STATED TASK
Rewrite all of the records below, replacing every instance of "white baseboard" with "gray baseboard" and leaving everything else as it is. Omit the pictures from your answer.

DATA EXTRACT

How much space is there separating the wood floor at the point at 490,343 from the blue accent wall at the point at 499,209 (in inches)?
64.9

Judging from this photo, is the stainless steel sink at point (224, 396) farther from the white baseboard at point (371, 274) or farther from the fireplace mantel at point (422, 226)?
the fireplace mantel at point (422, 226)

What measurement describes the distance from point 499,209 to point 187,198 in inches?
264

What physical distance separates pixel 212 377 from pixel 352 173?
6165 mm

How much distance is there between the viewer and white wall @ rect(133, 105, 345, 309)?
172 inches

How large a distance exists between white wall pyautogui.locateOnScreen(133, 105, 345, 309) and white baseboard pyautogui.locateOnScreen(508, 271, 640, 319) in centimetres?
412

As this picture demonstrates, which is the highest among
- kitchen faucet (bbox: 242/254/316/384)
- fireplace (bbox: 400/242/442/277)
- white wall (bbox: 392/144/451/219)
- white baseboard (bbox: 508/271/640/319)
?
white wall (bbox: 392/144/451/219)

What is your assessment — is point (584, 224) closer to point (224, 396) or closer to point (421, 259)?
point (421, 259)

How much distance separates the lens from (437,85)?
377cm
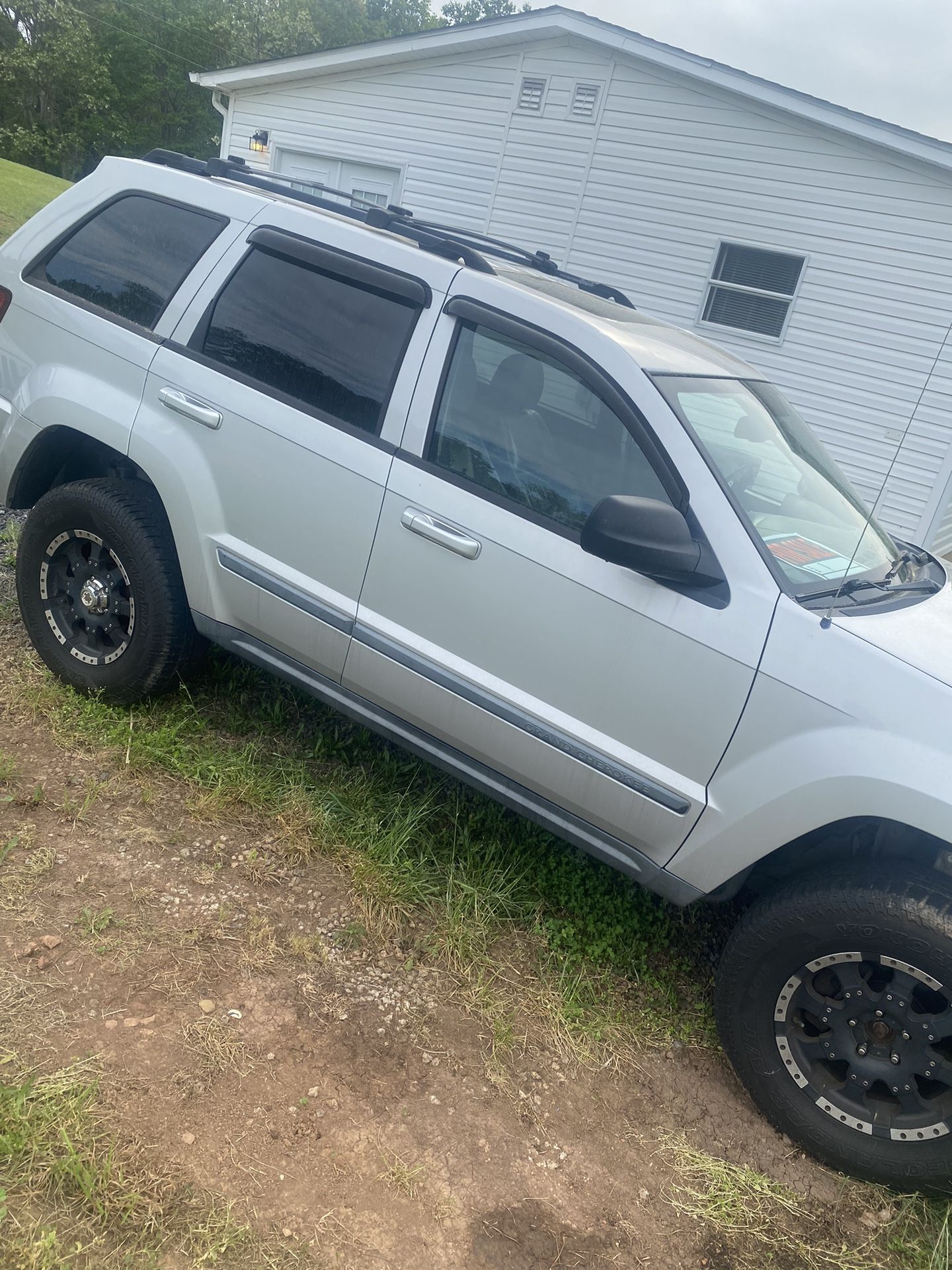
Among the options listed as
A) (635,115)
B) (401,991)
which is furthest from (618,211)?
(401,991)

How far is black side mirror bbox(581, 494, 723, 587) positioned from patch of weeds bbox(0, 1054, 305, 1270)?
1.82m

RESPONSE TO THE EXERCISE
How much space is there separating the wood floor at the point at 490,343 from the blue accent wall at the point at 499,209 (in inches)?
64.9

Judging from this photo, is the stainless steel sink at point (224, 396) farther from the gray baseboard at point (371, 274) or farther from the fireplace mantel at point (422, 226)?
the fireplace mantel at point (422, 226)

What measurement describes the distance from point 499,209 to point 187,198 in inches?
264

What physical distance separates pixel 212 377 from pixel 352 173?
6165 mm

How much distance is there between the viewer and white wall @ rect(133, 105, 345, 309)?
172 inches

How large a distance exists between white wall pyautogui.locateOnScreen(133, 105, 345, 309) and gray baseboard pyautogui.locateOnScreen(508, 271, 640, 319) in centimetres?
412

As this picture demonstrates, which is the highest among
- kitchen faucet (bbox: 242/254/316/384)
- fireplace (bbox: 400/242/442/277)
- white wall (bbox: 392/144/451/219)
- gray baseboard (bbox: 508/271/640/319)
?
white wall (bbox: 392/144/451/219)

What is your assessment — is point (584, 224) closer to point (224, 396) or closer to point (421, 259)?
point (421, 259)

How much distance separates the lens from (437,85)?
377cm
Among the options listed as
A) (635,115)
B) (401,991)
which is furthest from (618,211)?
(401,991)

How far is black side mirror bbox(581, 494, 723, 587) positioned from patch of weeds bbox(0, 1054, 305, 1270)?
1.82m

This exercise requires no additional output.